>> BEGIN GIVEN DATA
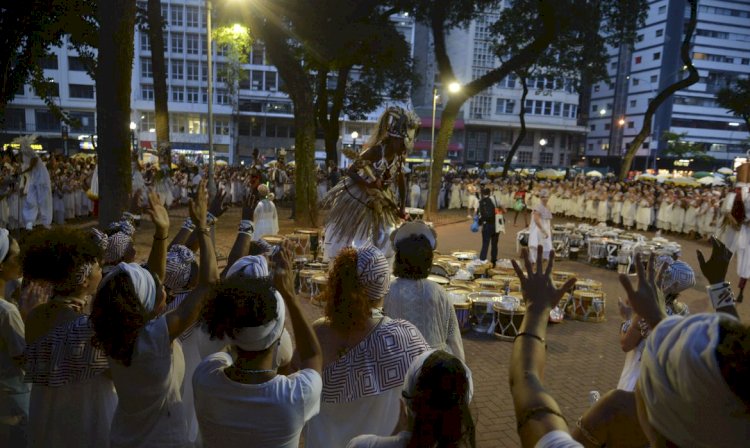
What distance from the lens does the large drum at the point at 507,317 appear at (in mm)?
7750

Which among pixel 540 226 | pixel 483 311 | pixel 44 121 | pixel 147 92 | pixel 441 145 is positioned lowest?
pixel 483 311

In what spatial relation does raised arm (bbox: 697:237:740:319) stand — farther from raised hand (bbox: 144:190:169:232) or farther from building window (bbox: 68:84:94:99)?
building window (bbox: 68:84:94:99)

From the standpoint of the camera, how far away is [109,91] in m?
7.12

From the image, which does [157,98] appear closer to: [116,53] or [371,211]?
[116,53]

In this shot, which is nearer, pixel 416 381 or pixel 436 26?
pixel 416 381

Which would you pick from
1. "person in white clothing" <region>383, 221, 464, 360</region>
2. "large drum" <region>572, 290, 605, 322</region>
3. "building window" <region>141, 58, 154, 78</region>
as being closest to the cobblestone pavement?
"large drum" <region>572, 290, 605, 322</region>

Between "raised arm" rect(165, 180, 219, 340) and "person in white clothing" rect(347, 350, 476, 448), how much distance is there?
124cm

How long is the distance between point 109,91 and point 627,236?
13590 mm

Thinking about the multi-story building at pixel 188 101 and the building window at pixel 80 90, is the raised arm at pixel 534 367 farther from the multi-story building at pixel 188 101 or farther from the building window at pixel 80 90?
the building window at pixel 80 90

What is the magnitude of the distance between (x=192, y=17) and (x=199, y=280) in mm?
68763

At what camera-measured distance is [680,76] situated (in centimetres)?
7306

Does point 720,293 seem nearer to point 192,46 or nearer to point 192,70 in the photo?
point 192,70

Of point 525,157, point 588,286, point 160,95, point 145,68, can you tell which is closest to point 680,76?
point 525,157

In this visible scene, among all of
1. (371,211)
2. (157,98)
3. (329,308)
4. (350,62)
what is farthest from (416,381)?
(350,62)
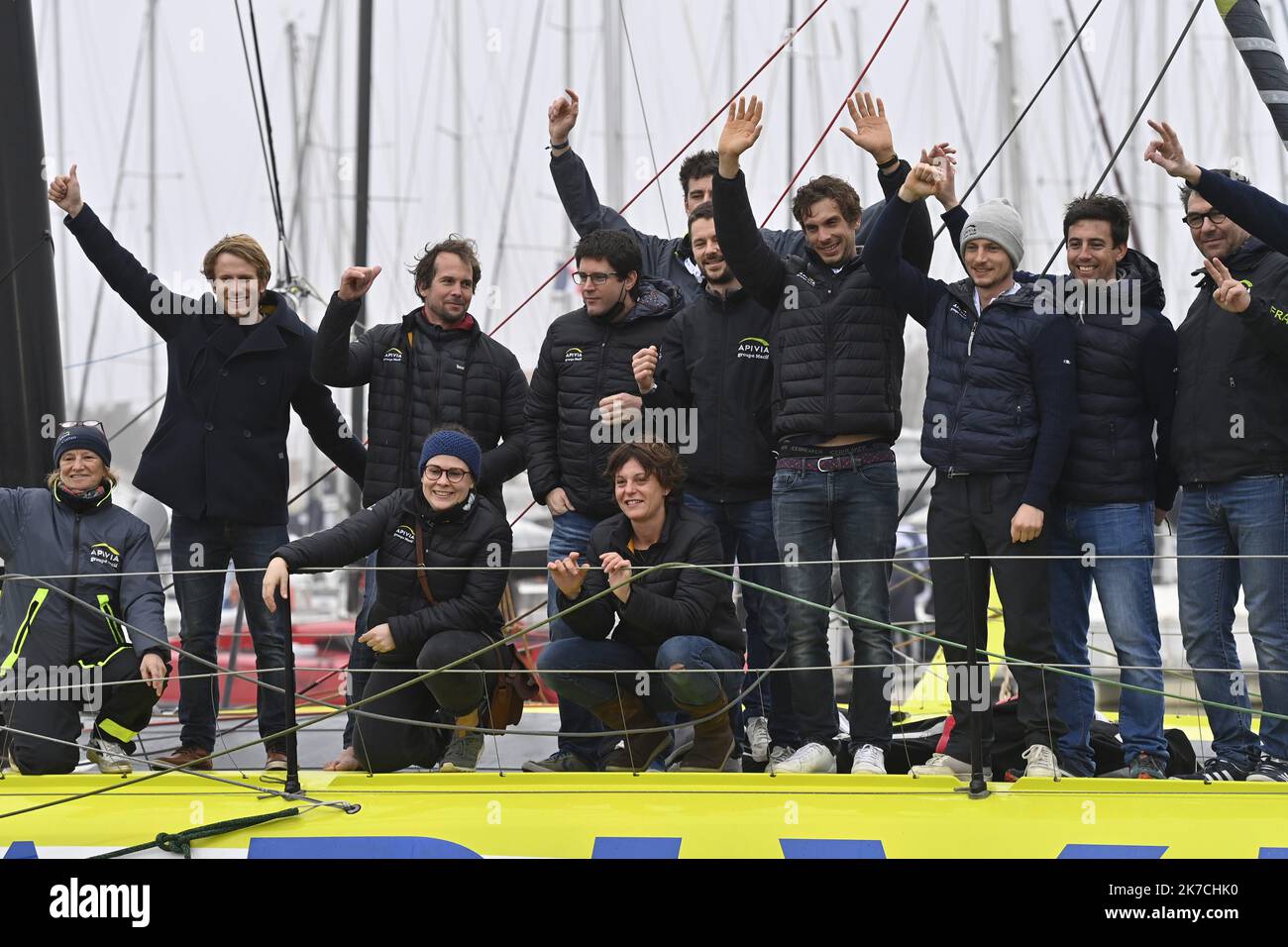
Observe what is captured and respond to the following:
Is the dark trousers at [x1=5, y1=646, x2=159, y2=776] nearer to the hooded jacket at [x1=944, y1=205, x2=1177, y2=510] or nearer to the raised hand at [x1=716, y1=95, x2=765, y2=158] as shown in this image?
the raised hand at [x1=716, y1=95, x2=765, y2=158]

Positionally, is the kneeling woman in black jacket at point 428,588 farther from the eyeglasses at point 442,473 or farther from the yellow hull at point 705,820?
the yellow hull at point 705,820

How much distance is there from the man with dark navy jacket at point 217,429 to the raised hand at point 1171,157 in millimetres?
2940

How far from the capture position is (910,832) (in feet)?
13.0

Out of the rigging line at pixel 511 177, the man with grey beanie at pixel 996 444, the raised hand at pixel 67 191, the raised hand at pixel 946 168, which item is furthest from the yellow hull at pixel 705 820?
the rigging line at pixel 511 177

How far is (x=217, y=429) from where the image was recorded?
519cm

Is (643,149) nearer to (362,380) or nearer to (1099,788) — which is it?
(362,380)

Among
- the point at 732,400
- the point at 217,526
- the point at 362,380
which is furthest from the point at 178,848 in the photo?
the point at 732,400

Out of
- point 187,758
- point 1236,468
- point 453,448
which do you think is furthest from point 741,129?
point 187,758

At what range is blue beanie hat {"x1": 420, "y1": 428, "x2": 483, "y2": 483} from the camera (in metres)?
4.72

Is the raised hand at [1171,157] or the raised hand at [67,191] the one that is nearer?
the raised hand at [1171,157]

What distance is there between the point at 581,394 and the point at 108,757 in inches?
77.5

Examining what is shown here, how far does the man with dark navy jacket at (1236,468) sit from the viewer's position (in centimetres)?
439

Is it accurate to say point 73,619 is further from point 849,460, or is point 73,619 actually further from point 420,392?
point 849,460
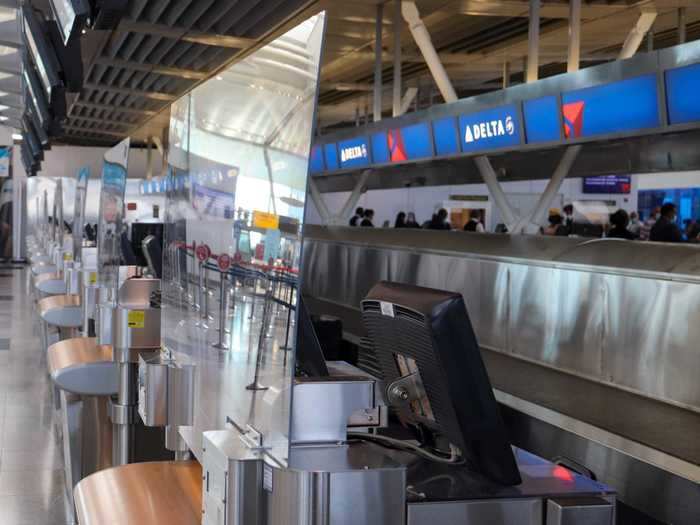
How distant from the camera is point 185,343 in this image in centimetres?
275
>> END GIVEN DATA
AIM =
Copy the lines above verbatim, from the line containing "Is (643,149) nearer" through the last line, and leave out the pictures.

SOLUTION =
Is (643,149) nearer to (362,380) or nearer to (1099,788) — which is it?
(362,380)

Among
- the point at 732,400
- the point at 217,526
- the point at 362,380
which is furthest from the point at 178,848 in the photo?
the point at 732,400

Out of
- point 187,758
- point 1236,468
- point 453,448
which do you think is furthest from point 741,129?
point 187,758

At what range is blue beanie hat {"x1": 420, "y1": 428, "x2": 483, "y2": 483} from the camera (in metres)?
4.72

Is the raised hand at [1171,157] or the raised hand at [67,191] the one that is nearer?
the raised hand at [1171,157]

What distance is there between the point at 581,394 and the point at 108,757 in inches?
77.5

Examining what is shown here, how far does the man with dark navy jacket at (1236,468) sit from the viewer's position (in centimetres)?
439

Is it accurate to say point 73,619 is further from point 849,460, or is point 73,619 actually further from point 420,392?
point 849,460
How distant from the camera is point 185,343 in this image in centimetres?
275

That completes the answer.